- [Written exercise 1]:
Answer these questions using the obituary below:
(a) On which network did Breaking Point: The “Sus Law” Controversy air?
(b) What award did Burning an Illusion receive at the Amiens international film festival?
(c) At which festival did The Story of Lover’s Rock win the jury prize for best documentary?
- [Written exercise 2]:
Duplicate the stretch of the obituary from "This article is" through "the mainstream media." word for word.

# START OF Reading passage

Menelik Shabazz in 2011. He launched Black Filmmaker Magazine in 1997 to address industry concerns from a black perspective and established an affiliated film festival. Photograph: Yves Salmon/eyevine
Menelik Shabazz in 2011. He launched Black Filmmaker Magazine in 1997 to address industry concerns from a black perspective and established an affiliated film festival. Photograph: Yves Salmon/eyevine

Menelik Shabazz obituary

This article is more than 2 years old
Film-maker and campaigner who chronicled the struggles and experiences of black people in Britain

The groundbreaking film director and activist Menelik Shabazz, who has died aged 67 of diabetes-related complications, produced a compelling body of work depicting the lives of black Britons, underlining their struggles with pervasive racism, and countering the often reductive narratives of the mainstream media.

He began his career with unsparing television documentaries such as Breaking Point: The “Sus Law” Controversy (ITV, 1978), which helped in the campaign to repeal the police stop and search policy.

He will always be most strongly associated, however, with Burning an Illusion (1981), his debut feature, which he wrote and directed, a nuanced portrait of a young black woman’s personal and political awakening after societal pressures affect her feckless boyfriend. For its tackling of unprecedented subject matter, Burning an Illusion was awarded the grand prix at the Amiens international film festival; and Cassie McFarlane’s naturalistic portrayal of its protagonist, Pat, won her the Evening Standard award for most promising new actress.

A BFI discussion with Menelik Shabazz and others on the 40th anniversary of Burning an Illusion

Shabazz subsequently nurtured other aspiring black film-makers through the Channel 4-aligned Ceddo collective. He launched Black Filmmaker Magazine in 1997 to address industry concerns from a black perspective and established an affiliated film festival.

He recommenced his directing career with The Story of Lover’s Rock (2011), a sympathetic “fusion documentary” celebrating the distinctive black British reggae subgenre, which won the jury prize for best documentary at the Trinidad international film festival.

# END OF Reading passage
# START OF Supplied entries

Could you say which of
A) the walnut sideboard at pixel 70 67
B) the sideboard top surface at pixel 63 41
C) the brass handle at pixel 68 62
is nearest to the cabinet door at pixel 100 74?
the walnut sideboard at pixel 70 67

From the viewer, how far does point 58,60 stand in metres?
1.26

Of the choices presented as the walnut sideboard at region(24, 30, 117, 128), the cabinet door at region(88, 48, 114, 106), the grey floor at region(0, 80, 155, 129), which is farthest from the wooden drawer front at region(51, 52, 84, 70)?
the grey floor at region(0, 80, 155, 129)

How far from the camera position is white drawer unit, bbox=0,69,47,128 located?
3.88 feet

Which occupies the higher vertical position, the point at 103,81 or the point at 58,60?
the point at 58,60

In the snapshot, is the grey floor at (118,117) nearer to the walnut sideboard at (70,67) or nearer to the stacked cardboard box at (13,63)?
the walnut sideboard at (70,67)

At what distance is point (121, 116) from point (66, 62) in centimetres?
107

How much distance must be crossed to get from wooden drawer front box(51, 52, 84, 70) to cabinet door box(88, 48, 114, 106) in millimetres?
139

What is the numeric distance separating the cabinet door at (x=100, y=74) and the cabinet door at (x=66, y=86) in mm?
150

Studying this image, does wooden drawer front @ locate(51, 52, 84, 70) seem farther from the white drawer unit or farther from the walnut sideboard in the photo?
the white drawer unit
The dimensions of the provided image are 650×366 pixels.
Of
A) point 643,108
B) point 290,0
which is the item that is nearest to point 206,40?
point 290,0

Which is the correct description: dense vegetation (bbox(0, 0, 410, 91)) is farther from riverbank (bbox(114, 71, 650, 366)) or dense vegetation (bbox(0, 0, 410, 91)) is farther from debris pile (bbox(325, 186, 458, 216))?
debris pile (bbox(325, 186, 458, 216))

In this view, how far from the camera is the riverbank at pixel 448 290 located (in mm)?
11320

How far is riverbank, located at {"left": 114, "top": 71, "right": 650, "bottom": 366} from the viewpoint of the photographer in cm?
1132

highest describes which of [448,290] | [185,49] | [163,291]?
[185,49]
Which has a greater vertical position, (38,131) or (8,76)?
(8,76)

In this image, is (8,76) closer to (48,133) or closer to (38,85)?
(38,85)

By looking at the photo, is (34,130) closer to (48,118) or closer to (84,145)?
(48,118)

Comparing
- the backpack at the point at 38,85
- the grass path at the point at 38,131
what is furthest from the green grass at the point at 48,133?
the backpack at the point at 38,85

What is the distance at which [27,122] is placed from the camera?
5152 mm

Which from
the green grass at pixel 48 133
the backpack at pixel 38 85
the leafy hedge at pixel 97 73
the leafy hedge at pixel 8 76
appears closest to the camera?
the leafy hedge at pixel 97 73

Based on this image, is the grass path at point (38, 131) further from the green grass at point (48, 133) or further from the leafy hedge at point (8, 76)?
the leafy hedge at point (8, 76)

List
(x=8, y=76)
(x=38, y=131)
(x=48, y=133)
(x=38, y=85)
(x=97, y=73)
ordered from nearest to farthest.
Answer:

# END OF Supplied entries

- [Solution 1]:
(a) ITV
(b) The grand prix
(c) The Trinidad international film festival

- [Solution 2]:
This article is more than 2 years old
Film-maker and campaigner who chronicled the struggles and experiences of black people in Britain

The groundbreaking film director and activist Menelik Shabazz, who has died aged 67 of diabetes-related complications, produced a compelling body of work depicting the lives of black Britons, underlining their struggles with pervasive racism, and countering the often reductive narratives of the mainstream media.